- SET TASKS
1. Answer these questions using the hunting forum thread:
(a) At how many steps did Dakota have the deer?
(b) What did Franklin hunting club hope "this one" made it through?
(c) Which two kinds of numbers did chris592 ask the club about?
2. Continue the hunting forum thread from its last line.
***** TEXT PROVIDED
Thank you that would be really cool. He is still alive by the way. My little hunting buddy Dakota had him dead by all rights at 50 steps and could not get it done, due to a condition they call BUCK FEVER......LOL He never even shot the gun because it would stop moving he said the gun that is..LOL


----------



## Franklin hunting club (Sep 25, 2009)

*Day walker*

I was hopeing this one made it through the rut!


----------



## chris592 (Jul 5, 2008)

So at the end of the season what did your club end up killing?(bucks,does numbers)


----------



## Franklin hunting club (Sep 25, 2009)
**********
***** EXTRACTED ENTRIES
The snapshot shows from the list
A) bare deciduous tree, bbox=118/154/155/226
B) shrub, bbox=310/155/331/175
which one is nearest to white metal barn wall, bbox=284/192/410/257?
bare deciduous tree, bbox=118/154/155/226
**********
- EXPECTED ANSWERS
1.
(a) 50 steps
(b) The rut
(c) Bucks and does

2.
Franklin hunting club said:


> I thinking we ended up with 12 bucks 5 does from all our guys that we could get to go hunting this year.......lol
> We had a very fun trouble free season this year and looks like we got a bunch of great guys now who care about letting deer walk and growing some horns now and they all enjoy hanging out and relaxing around the fire with everyone and that's what's it's all about! It's kind of like a big ol family at our camp house. Can't wait to do it all again next year! :thumbup:


Are you wes brother?


----------



## Caspr21 (Oct 4, 2007)

yeah he is


----------



## joebuck (Oct 1, 2007)

Nice buck.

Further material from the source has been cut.